Lors d’un point de presse tenu ce lundi 30 mars 2026 à Dakar, l’ancienne ministre Aïssata Tall Sall, membre du groupe parlementaire Takku Wallu Sénégal, a exprimé de vives inquiétudes concernant une opération financière impliquant l’État.

Face aux journalistes, elle a fermement rejeté toute possibilité d’utiliser les ressources pétrolières du Sénégal comme garantie financière.
« Le pétrole du Sénégal ne peut pas être gagé », a-t-elle martelé.

Une question de souveraineté nationale

Selon elle, des informations évoquent l’implication de partenaires financiers, dont Africa Finance Corporation (AFC), dans des mécanismes pouvant être adossés aux ressources naturelles du pays.

Une hypothèse qu’elle juge inacceptable, rappelant qu’une loi adoptée en 2022 interdit explicitement à tout gouvernement d’engager les hydrocarbures comme garantie.

Pour Aïssata Tall Sall, cette question touche directement à la souveraineté nationale.

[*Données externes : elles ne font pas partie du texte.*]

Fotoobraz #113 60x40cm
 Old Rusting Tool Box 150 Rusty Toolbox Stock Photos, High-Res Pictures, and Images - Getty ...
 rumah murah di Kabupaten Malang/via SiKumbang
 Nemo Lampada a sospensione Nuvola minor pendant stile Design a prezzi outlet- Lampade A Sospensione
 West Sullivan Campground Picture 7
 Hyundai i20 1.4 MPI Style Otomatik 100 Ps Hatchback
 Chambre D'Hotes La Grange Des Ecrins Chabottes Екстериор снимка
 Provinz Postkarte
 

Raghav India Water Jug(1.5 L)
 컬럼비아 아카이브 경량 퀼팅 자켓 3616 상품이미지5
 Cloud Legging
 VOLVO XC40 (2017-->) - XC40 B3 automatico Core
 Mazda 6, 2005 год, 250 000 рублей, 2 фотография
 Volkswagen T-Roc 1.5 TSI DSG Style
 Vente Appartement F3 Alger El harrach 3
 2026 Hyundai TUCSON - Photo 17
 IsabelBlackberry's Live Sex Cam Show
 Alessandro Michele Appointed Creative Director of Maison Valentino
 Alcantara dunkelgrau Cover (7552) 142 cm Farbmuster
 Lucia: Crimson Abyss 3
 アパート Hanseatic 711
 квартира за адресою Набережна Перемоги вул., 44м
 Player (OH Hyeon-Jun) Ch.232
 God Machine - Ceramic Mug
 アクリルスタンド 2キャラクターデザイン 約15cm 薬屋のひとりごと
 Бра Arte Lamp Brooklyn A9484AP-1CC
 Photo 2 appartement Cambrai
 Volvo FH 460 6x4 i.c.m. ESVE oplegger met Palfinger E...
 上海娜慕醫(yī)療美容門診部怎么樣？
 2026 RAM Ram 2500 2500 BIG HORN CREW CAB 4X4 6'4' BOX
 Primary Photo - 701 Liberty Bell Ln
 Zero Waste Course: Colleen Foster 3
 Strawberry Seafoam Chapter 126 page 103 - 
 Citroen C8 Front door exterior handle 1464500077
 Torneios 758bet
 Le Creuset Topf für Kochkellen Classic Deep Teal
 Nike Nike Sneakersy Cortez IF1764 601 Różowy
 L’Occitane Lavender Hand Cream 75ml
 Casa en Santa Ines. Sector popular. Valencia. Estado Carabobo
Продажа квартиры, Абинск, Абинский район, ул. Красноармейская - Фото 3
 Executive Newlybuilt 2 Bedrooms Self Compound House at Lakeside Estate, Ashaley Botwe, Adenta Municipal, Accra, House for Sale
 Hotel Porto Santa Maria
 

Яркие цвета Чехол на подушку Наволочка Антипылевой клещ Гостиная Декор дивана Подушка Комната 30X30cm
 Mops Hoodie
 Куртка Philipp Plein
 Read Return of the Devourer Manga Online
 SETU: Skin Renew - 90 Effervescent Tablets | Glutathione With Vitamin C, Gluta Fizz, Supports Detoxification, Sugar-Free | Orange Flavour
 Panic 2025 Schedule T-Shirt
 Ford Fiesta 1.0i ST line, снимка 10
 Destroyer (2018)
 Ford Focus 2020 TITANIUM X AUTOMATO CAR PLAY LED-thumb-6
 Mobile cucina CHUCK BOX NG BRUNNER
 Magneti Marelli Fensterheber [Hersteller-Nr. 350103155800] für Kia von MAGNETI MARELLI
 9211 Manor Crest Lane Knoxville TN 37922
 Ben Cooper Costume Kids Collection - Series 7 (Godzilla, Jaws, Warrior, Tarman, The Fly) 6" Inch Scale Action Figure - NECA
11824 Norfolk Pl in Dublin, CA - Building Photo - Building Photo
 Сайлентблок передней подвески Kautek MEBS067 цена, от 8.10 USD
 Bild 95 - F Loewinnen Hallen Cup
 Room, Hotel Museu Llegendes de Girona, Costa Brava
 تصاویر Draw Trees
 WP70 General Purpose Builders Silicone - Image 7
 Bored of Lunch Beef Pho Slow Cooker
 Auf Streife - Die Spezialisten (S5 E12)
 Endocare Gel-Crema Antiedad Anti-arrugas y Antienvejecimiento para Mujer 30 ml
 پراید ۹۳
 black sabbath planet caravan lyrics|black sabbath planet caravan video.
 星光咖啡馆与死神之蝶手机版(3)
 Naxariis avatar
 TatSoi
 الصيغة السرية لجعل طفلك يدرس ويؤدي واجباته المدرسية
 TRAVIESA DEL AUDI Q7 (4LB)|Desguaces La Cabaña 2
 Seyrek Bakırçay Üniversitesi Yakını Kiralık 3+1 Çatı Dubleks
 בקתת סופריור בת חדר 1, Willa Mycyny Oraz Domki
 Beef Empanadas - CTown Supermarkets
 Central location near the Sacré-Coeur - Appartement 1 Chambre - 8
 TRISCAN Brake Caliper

Elle appelle ainsi les autorités à produire des preuves écrites attestant que les ressources pétrolières ne sont pas concernées par les engagements financiers en cours.

TRS : un mécanisme jugé risqué

L’ancienne ministre a également critiqué le recours aux Total Return Swap (TRS), qu’elle qualifie d’opération « dangereuse » pour les finances publiques.

Elle dénonce un manque de transparence, affirmant que seuls les contractants maîtrisent les termes des accords. Une situation qui, selon elle, empêche tout contrôle citoyen ou parlementaire.

Des inquiétudes sur la gestion de la dette

Aïssata Tall Sall estime que ce type de mécanisme financier pourrait entraîner des engagements lourds et peu visibles, accentuant les préoccupations autour de la gestion de la dette publique du Sénégal.

Dans ce contexte, elle appelle à plus de clarté et de transparence dans les opérations financières de l’État, afin de préserver les intérêts stratégiques du pays.